一. 回顧
前面瞭解了LinkedHashMap原理(淺談),今天瞭解一下TreeMap。
二. 儲備知識
在瞭解TreeMap前,瞭解以下兩個知識比較容易理解:Comparable和Comparator;一致性hash
2.1 Comparable和Comparator
詳情見Comparable和Comparator的知識點以及兩者的區別
2.2 一致性hash
三. TreeMap
public class TreeMap<K,V>
extends AbstractMap<K,V>
implements NavigableMap<K,V>, Cloneable, java.io.Serializable
可以看到TreeMap是繼承AbstractMap
,不像LinkedHashMap繼承HashMap。而HashMap也是繼承AbstractMap。
點進去看看NavigableMap
,如下:
public interface NavigableMap<K,V> extends SortedMap<K,V>
NavigableMap繼承SortedMap,是對SortedMap的擴展,提供很多導航方法。(分析Comparable時,瞭解到了Comparable被運用於SortMap、SortSet中)
繼續點進去看SortedMap,如下:
public interface SortedMap<K,V> extends Map<K,V> {
/**
* Returns the comparator used to order the keys in this map, or
* {@code null} if this map uses the {@linkplain Comparable
* natural ordering} of its keys.
*
* @return the comparator used to order the keys in this map,
* or {@code null} if this map uses the natural ordering
* of its keys
*/
Comparator<? super K> comparator();
它繼承Map。並且可以看到它有一個 成員方法方法是Comparator<? super K> comparator()

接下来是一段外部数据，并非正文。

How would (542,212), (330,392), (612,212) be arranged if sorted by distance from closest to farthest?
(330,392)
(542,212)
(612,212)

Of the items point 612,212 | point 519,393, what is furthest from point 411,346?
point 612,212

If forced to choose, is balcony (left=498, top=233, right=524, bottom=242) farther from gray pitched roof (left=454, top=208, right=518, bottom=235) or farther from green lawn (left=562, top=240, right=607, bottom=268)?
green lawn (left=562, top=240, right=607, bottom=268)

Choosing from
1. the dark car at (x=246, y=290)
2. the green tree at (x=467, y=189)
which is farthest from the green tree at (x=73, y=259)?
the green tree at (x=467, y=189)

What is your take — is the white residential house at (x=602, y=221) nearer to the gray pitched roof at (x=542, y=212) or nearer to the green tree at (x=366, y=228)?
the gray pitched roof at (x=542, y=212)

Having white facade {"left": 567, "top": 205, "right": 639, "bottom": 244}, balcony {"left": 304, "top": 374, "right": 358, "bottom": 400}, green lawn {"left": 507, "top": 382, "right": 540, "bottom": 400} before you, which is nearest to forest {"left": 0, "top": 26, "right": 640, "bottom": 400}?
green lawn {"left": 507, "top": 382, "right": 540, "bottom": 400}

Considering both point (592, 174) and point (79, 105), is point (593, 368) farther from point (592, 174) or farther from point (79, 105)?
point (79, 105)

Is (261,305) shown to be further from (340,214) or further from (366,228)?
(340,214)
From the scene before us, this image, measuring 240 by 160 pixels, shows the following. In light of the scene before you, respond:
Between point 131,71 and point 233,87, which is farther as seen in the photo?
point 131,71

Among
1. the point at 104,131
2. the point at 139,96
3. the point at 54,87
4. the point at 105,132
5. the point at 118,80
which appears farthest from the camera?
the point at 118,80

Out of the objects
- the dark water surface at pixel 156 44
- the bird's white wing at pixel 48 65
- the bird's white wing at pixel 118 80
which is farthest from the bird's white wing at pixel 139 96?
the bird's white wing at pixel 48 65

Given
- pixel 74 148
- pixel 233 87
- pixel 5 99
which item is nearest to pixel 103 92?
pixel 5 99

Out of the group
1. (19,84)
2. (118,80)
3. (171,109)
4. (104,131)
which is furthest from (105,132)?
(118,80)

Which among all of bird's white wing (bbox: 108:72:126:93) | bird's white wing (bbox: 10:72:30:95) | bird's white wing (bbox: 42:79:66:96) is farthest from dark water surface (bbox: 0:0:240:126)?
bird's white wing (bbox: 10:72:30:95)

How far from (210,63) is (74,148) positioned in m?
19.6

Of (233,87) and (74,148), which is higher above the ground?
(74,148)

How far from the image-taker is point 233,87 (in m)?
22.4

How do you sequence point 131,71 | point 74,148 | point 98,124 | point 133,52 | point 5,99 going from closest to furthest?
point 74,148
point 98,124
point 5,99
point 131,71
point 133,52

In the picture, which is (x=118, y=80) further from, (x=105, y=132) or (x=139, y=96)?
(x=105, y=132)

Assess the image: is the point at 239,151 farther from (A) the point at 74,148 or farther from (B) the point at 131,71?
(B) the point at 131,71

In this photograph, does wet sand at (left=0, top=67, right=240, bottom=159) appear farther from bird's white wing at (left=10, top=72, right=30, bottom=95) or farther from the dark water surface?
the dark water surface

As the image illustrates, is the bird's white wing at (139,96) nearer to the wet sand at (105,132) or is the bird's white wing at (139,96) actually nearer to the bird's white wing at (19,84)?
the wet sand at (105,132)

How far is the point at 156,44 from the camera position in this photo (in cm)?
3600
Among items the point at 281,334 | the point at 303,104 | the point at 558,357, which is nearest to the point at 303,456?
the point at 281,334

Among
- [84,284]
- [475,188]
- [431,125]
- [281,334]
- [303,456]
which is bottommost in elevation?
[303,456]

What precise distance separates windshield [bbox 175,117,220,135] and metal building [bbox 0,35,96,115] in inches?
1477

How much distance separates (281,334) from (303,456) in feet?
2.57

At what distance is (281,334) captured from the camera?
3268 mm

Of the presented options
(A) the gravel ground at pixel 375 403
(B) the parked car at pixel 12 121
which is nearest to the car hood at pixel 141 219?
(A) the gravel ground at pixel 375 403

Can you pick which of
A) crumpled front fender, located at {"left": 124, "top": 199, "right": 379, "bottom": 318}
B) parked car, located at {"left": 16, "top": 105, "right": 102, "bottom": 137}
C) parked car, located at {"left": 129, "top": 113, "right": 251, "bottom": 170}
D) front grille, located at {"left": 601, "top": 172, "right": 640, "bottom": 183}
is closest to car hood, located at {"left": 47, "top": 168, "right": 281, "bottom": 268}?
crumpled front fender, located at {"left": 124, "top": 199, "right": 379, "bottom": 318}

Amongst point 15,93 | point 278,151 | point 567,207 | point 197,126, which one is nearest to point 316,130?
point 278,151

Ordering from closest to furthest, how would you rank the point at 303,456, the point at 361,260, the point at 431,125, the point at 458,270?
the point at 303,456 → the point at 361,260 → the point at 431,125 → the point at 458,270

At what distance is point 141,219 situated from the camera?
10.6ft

。這就是用到Comparator的地方(如果沒有Comparator,可以實現Comparable。後面詳細講述)。
SortedMap中還有兩個很重要的方法,如下:
在TreeMap的implements notes
註釋中有一段,如下:
* A Red-Black tree based {@link NavigableMap} implementation.
* The map is sorted according to the {@linkplain Comparable natural
* ordering} of its keys, or by a {@link Comparator} provided at map
* creation time, depending on which constructor is used.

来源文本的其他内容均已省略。